Sunday, February 20, 2011

School Fights

Many teachers feel intimidated when a fight occurs in the playground. Fights are things that are skirted around by teaching institutions and rarely spoken of in PD other than in strict legalistic terms.

I'm of reasonably slight build and am considerably smaller than many of the year 11 and 12 students. I'm bigger than many of the female staff also on duty.

So what happens when a fight occurs? How do you, as a teacher, alter an out of control situation when you are physically incapable of stopping students from injuring others and yourself.

The school and how students view the school is a big part of this. I am lucky in that students at our school respect teachers and despite diffusing multiple fights in my career (with male students many times larger than myself and females that had little control over their actions) in all cases my status as a teacher has meant that I have not been at risk. Students seem to know a line that they cannot cross.

Yet I fear this may not always be the case. Students with disabilities are common in school grounds and anecdotal evidence suggest that mainstream students are becoming less able to control their actions.

Practical (not legal) training of staff is necessary before real injury becomes more common. My suggestions are based on practical observation.

1) When on duty stay in line of sight of another teacher on duty. Be prepared to render assistance at short notice. Know the parts of the duty area where you pass from line of sight from one teacher to another.

2) Survey who will take the primary role in diffusing a situation.
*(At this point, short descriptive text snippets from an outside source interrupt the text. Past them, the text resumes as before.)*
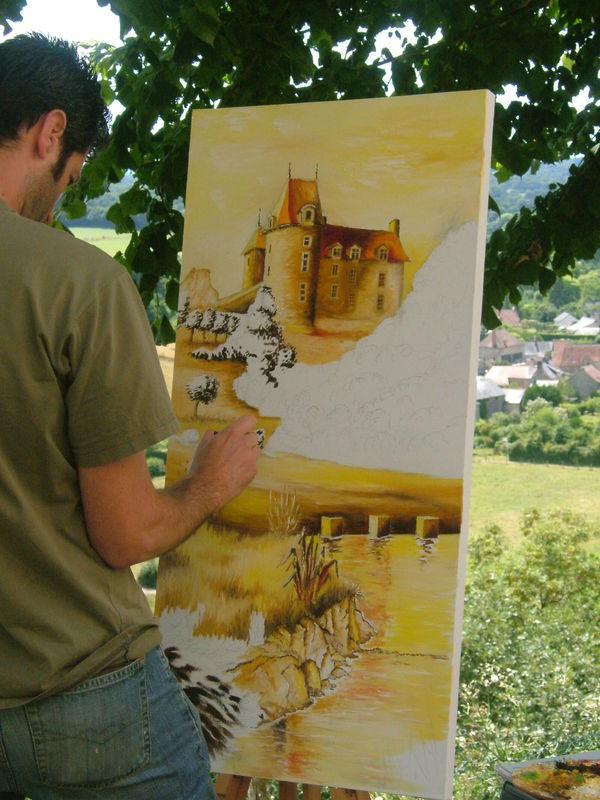 peintres dans la rue STE SUZANNE
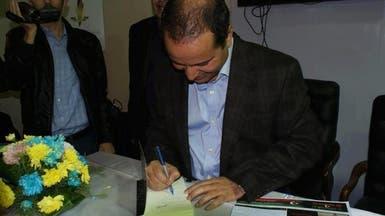 """""""أزاتسي"""" ترصد """"جحيم ليبيا"""" تحت حكم القذافي"""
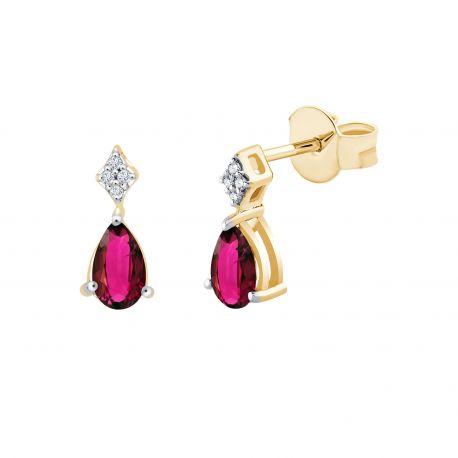 Boucles d'oreilles Georgie Rubis et diamants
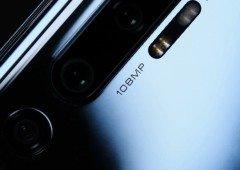 """Xiaomi Mi 10 vai ter """"arma secreta"""" para dar luta aos seus rivais!"""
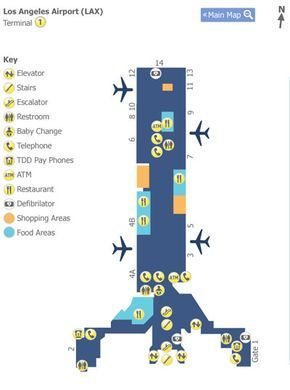 Los Angeles Lax Terminal 1 Map 平面图配色 Pinterest Map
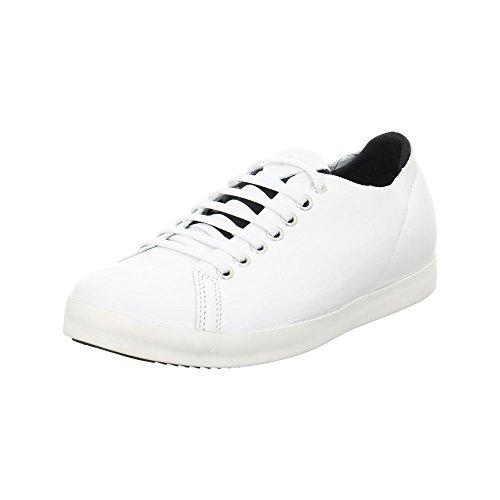 Tamaris Sportlich - 112365438104 - Color: White - Size: 3...
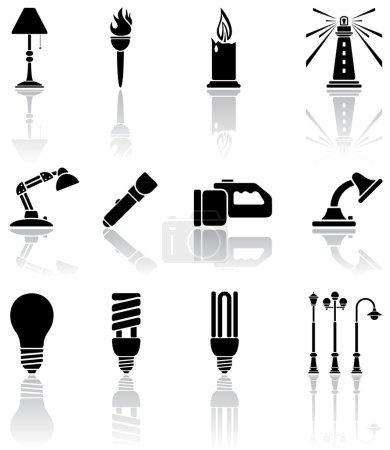 Illustration for Set of black lights icons, illustration - Royalty Free Image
3) Issue a command(using full teacher voice) to stop to both parties and (if wise) get between the two students. Hopefully you can skip stage 4 if both students react appropriately. If you are taking the secondary role call for assistance (preferably from a deputy or someone that students are more likely to take seriously.) Seek out the amateur camera people and ensure that they are dealt with.

4) Have the secondary escort at least one of the parties to a safe area (such as the main office, tell the student where to go if you are the only one present and restraining the other student). Do not try to ascertain blame at this point. You may need to restrain the most out of control student for a short time to prevent a running fight towards the office if you, other students or the out of control student themselves are at risk of harm. Speak in a soothing tone to the student being restrained. As soon as the other student is in a safe zone release the student. Be prepared to restrain the student again if he has not regained control and is at risk of causing further bodily harm. Restraint is a last resort and usually indicates that intervention was too late. Holding a wrist is often sufficient. Usually they will seek somewhere quiet although be mindful of students seeking self harm at this point. Damage to property is repairable, staff and student injuries may not be.

5) Diffuse the audience and escort the remaining student to a team leader or deputy.

Students need you as teacher to be in control. Being calm is a key part of this. Don't do anything extra during a crisis time that is unnecessary to the safety of the students. If you are not able to fulfil your responsibilities in stage 4 then consider the legal ramifications of your actions and the risk of injury to other teachers and students.

I am not a lawyer and suggest this article only as a way to promote discussion within your school. I am not a principal - it is your school executive that will dictate what you may or may not do as a teacher on duty. This is an article purely of opinion and you as a teacher need to decide what you are willing to do in the course of being a teacher.